**OBJECTIVE:** Below, find the line with "As depicted in" and write it out word for word, continuing through the line with "Answer: [95,213] < [153,274] < [174,290]".

**EXTRACTED ENTRIES:**
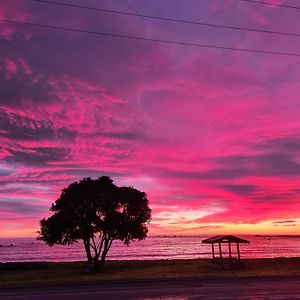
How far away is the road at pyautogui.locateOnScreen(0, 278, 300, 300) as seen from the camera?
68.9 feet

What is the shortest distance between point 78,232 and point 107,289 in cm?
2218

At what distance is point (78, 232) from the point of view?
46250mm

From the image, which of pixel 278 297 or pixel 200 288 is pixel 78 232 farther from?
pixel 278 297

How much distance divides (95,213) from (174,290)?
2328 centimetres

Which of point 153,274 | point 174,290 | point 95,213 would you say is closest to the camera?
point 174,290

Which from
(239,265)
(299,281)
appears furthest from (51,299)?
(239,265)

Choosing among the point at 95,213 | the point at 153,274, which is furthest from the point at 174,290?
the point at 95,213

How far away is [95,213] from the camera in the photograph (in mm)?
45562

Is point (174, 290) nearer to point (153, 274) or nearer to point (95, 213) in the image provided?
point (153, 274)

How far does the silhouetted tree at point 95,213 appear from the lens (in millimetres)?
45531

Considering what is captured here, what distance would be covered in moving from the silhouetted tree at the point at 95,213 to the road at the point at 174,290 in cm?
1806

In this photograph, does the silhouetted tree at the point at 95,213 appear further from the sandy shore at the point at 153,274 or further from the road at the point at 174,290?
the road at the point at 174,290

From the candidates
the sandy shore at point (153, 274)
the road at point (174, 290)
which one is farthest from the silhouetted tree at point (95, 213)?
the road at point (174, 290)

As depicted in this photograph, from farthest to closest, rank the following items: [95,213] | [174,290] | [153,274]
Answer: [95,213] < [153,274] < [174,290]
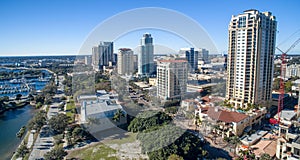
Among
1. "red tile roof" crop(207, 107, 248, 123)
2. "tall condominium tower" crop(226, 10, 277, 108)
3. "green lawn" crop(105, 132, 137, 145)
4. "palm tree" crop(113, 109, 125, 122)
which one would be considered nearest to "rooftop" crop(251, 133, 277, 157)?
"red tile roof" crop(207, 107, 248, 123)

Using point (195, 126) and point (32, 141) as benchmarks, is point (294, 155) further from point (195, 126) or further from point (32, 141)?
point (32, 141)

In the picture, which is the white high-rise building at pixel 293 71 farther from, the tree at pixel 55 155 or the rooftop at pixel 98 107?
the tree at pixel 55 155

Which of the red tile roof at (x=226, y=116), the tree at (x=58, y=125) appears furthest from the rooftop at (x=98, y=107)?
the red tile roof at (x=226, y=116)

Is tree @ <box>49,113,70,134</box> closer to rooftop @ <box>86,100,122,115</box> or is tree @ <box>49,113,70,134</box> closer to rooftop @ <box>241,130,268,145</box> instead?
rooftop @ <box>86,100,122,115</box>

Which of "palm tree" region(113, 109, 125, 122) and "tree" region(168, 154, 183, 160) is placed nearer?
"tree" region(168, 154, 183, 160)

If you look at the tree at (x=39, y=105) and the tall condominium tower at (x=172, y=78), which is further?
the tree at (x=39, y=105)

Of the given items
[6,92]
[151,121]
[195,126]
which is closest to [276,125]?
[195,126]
* * *
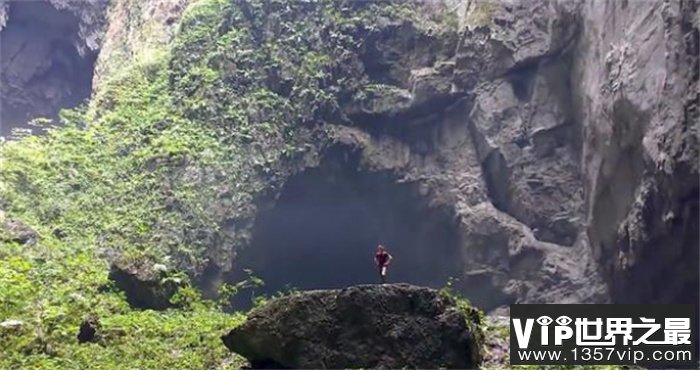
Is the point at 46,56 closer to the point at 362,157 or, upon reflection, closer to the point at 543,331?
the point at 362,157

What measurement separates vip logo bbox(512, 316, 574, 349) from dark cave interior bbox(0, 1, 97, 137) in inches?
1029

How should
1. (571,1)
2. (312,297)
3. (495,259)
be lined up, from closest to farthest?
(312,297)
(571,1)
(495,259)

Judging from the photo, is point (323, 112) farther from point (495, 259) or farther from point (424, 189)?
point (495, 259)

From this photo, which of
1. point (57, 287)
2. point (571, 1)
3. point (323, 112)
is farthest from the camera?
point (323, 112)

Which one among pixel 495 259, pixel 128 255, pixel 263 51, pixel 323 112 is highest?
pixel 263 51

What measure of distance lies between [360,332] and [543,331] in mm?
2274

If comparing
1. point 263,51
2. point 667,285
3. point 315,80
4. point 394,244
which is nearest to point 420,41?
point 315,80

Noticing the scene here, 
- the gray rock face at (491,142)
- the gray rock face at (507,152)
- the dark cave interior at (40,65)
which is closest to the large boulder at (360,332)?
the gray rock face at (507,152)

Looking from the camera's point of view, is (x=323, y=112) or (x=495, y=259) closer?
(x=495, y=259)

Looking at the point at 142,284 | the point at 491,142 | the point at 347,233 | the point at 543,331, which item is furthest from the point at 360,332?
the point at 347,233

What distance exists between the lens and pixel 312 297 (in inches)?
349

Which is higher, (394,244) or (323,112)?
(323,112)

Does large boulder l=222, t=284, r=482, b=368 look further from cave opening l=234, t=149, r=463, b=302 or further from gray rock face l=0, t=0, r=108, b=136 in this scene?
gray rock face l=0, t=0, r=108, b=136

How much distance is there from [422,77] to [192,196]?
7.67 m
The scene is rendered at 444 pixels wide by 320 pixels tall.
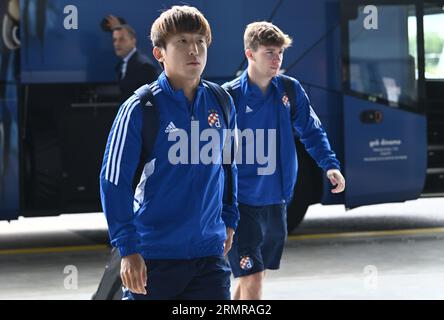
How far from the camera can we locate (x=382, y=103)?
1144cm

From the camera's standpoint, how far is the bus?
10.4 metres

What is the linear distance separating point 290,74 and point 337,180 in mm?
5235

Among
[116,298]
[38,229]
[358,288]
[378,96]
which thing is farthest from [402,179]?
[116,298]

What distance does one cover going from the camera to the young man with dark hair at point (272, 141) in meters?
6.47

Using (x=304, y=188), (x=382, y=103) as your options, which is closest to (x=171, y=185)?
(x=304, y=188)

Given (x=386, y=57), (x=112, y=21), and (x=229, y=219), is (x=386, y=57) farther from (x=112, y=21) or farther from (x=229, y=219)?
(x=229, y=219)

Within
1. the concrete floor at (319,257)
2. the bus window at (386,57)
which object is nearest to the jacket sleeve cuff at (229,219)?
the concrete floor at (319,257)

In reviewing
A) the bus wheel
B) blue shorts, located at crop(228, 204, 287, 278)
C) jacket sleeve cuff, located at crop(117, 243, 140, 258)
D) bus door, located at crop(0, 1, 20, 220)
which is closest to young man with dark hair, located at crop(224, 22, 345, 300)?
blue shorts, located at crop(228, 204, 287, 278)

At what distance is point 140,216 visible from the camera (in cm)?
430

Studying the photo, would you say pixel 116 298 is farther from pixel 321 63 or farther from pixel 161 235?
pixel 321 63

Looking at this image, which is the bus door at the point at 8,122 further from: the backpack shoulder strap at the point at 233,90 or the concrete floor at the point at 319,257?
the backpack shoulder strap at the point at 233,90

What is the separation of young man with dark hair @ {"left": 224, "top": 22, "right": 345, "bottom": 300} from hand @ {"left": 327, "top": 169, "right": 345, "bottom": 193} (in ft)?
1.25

**EXERCISE RESPONSE:**
As depicted in this photograph, from farthest to closest, rank the following items: [95,213] | [174,290] | [153,274]
Answer: [95,213] < [153,274] < [174,290]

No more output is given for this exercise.